GitHub Actions is the preferred tool to deploy (and test) the Web applications that the team builds.

When a client does not use GitHub to host their repositories, the team usually relies on the built-in CI/CD solution of their Git provider. For instance, Bitbucket provides Pipelines and GitLab provides its own solution.

From the beginning of a project, both the staging and the production servers must be set up, and everything must be configured so that the application can be deployed via the CI/CD solution to both servers.


The following tools are used to deploy (and test) mobile applications that the team builds (ranked in order of preference):

For CI/CD purposes, mobile applications have more stringent hardware requirements (e.g., CPU, RAM, disk storage, etc.). Therefore, the selected tool depends on the type of applications developed and the budget allocated for CI/CD.

For both iOS and Android, the team uses Fastlane in the CI/CD pipelines to simplify and improve tedious build processes such as management of certificates and provisioning profiles.

Release Manager

Release management entails planning, scheduling, and controlling a software build through different stages and environments.

By default, the Team Lead is the Release Manager. But this role is encouraged to be delegated to other developers in the squad. By sharing the mantle of Release Manager the following can be achieved:

  • Team members will be aware of the release checklist, and how to run a complete release cycle through it.
  • With multiple developers taking turns doing releases, the team ends up with a more robust process as each developer brings their share of optimizations.
  • It encourages the Team Lead to learn how to delegate work effectively.

The Release Manager role has the responsibility of owning the deployment process by executing deployments on behalf of their development team and playing a role in automating/ optimizing the deployment process.

Every developer should clearly understand the steps required in a release to carry out the responsibilities of this role.

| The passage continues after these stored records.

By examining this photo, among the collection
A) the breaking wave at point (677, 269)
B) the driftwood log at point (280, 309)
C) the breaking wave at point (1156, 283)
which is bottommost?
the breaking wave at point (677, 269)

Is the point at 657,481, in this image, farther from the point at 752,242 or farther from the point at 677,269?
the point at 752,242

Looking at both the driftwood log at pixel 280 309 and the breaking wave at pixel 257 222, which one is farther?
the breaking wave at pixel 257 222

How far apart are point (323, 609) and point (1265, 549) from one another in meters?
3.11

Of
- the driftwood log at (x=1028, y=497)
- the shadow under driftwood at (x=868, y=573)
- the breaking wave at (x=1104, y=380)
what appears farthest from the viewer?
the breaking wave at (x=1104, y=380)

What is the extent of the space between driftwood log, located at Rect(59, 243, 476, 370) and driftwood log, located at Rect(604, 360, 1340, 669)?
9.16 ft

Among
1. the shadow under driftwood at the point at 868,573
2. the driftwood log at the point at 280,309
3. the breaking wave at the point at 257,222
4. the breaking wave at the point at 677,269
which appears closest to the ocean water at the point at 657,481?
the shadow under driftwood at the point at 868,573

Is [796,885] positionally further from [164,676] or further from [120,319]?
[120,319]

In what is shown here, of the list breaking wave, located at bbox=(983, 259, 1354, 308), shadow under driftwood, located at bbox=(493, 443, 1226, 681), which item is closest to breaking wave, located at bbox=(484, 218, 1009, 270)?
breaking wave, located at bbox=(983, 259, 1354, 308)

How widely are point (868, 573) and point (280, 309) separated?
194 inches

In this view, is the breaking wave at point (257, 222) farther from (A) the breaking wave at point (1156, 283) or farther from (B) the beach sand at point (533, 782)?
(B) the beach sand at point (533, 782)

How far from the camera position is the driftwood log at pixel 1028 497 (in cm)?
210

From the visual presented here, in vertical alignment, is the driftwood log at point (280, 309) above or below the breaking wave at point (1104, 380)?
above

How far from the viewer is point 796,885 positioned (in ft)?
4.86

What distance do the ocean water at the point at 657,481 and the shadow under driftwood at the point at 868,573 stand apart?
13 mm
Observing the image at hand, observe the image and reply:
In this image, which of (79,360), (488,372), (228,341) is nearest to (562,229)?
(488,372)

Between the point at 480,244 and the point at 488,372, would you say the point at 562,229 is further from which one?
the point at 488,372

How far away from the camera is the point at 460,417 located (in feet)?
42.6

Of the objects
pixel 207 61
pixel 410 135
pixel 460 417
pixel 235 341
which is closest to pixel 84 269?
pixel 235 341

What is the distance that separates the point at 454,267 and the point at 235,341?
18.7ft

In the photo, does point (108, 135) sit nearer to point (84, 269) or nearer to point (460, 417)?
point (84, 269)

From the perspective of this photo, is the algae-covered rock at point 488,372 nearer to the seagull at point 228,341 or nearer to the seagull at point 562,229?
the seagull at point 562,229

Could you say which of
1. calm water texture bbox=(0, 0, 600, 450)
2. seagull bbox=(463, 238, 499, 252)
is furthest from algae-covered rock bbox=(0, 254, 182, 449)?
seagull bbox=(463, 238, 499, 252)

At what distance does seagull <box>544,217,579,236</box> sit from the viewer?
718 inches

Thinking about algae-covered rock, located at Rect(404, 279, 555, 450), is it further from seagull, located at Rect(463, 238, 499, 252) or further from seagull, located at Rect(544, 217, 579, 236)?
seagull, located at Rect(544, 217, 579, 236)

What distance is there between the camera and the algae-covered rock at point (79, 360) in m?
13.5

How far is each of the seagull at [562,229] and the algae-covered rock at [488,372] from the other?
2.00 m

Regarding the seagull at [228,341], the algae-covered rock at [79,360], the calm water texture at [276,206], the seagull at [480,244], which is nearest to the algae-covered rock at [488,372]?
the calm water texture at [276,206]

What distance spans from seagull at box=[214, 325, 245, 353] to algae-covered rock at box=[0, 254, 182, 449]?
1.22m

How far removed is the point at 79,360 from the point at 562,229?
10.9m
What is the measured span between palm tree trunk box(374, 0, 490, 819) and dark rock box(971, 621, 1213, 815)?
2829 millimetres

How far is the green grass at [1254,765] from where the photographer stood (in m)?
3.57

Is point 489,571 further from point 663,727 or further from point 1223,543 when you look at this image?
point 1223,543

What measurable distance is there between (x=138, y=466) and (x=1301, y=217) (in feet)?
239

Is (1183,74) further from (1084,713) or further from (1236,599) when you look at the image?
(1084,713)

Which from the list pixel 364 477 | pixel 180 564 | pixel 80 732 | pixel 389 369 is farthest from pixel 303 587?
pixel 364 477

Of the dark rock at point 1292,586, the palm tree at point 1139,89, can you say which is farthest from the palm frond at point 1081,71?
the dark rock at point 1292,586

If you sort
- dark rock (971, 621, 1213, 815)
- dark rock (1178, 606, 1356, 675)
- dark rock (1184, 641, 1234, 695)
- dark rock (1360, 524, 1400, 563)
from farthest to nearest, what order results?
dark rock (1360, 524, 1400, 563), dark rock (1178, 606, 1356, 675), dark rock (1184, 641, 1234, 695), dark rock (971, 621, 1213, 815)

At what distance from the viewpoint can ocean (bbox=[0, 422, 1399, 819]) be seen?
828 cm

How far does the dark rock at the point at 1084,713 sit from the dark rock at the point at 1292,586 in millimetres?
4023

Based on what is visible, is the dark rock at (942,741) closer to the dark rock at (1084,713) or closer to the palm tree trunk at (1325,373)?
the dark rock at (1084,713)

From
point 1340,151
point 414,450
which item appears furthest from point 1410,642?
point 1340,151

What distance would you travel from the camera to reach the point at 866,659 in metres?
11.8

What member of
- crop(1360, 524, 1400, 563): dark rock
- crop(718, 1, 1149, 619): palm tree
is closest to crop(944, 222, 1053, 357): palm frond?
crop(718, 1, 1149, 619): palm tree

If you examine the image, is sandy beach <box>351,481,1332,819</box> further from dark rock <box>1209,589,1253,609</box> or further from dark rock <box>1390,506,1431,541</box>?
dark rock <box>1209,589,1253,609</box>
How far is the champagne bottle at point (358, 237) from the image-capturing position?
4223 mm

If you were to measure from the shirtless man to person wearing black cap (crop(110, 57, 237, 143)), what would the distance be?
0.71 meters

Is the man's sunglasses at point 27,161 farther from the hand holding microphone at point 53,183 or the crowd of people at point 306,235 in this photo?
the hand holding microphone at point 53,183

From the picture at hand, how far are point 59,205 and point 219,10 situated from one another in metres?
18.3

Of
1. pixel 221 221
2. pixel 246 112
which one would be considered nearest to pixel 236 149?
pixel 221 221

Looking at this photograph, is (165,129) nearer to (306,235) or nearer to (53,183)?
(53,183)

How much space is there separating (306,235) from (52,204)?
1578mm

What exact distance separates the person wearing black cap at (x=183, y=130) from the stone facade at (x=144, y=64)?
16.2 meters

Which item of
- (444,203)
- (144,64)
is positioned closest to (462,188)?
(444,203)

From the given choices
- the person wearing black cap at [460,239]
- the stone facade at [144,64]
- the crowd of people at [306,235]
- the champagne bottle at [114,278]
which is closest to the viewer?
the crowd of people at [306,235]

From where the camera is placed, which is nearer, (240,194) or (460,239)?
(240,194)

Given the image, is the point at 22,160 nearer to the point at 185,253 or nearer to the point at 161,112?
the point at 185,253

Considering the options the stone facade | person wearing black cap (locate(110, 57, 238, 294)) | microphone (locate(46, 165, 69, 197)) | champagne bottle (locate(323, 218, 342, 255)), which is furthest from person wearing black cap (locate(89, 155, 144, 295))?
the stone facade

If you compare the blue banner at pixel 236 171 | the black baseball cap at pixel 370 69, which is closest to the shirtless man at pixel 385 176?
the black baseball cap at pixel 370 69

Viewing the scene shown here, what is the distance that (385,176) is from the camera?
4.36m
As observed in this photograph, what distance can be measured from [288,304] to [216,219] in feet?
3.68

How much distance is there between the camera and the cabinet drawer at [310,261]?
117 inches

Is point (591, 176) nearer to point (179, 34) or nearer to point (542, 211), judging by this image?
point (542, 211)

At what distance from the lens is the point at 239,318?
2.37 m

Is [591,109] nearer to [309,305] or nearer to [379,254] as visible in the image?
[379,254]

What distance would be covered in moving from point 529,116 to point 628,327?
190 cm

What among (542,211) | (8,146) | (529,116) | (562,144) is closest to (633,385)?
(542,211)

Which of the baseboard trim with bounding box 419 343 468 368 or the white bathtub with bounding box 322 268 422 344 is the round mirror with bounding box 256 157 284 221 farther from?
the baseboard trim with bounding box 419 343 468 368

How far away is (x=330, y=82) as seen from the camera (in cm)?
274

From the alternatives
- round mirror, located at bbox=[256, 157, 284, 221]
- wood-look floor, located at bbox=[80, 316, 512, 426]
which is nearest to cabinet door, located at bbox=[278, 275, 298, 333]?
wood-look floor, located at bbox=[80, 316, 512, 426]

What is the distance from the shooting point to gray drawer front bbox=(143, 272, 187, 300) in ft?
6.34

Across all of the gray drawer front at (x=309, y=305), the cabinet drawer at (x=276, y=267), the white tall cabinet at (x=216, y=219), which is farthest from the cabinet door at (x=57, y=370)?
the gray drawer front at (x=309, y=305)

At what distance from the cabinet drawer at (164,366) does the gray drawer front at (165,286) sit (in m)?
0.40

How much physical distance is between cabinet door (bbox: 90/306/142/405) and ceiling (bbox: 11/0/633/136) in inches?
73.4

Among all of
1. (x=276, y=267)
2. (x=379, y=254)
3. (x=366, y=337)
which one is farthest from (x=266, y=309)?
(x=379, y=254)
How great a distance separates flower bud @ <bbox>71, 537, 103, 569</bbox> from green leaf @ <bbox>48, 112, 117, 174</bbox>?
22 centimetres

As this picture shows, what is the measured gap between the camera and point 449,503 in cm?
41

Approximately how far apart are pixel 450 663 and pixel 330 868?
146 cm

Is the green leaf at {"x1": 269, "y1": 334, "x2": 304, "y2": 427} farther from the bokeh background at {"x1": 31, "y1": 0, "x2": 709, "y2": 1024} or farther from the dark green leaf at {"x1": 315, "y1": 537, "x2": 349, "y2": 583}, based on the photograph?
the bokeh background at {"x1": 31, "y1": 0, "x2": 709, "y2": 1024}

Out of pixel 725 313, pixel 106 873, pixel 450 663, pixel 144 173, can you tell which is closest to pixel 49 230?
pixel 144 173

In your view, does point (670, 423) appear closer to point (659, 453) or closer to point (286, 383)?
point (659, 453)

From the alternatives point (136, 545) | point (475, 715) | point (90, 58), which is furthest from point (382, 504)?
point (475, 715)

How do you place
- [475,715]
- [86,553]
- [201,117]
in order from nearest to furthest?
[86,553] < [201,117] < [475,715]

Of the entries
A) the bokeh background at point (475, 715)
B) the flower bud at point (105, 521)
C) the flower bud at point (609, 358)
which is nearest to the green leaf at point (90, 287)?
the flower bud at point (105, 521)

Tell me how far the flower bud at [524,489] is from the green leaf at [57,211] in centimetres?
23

It is the responsibility of the Team Lead to plan and delegate this role to a member of his/her team. This should ideally take place during the sprint planning that precedes the end of one rotation.


  • Fully understand the details of the release process; this includes what could potentially go wrong, and how to fix those issues.
  • Understand and plan for the release timeline and lifecycle, including understanding test cycles ran against a release and when to expect those results. Traditionally, a beta release is required at the end of every sprint.
  • Sometimes, a release date might be difficult to honour due to unforeseen problems. Communicate with stakeholders (clients, testers, fellow developers, project managers, etc.) about any changes, issues, updates, etc. related to the release schedule and process.
  • The Release Manager needs to be well aware of the changes going into a specific release version, and, if necessary, voice concerns to the Product Manager when it seems that the release will not be on time, or deliver less than the expected changes.
  • Conduct all official communication with stakeholders concerning the release in a timely and clear fashion, such as sending an email to notify stakeholders once the release has been completed.
  • Carry out the release process to completion by following a release checklist. If there isn’t a release checklist in place, each Release Manager should iteratively contribute to such a checklist until it reaches a complete and stable state.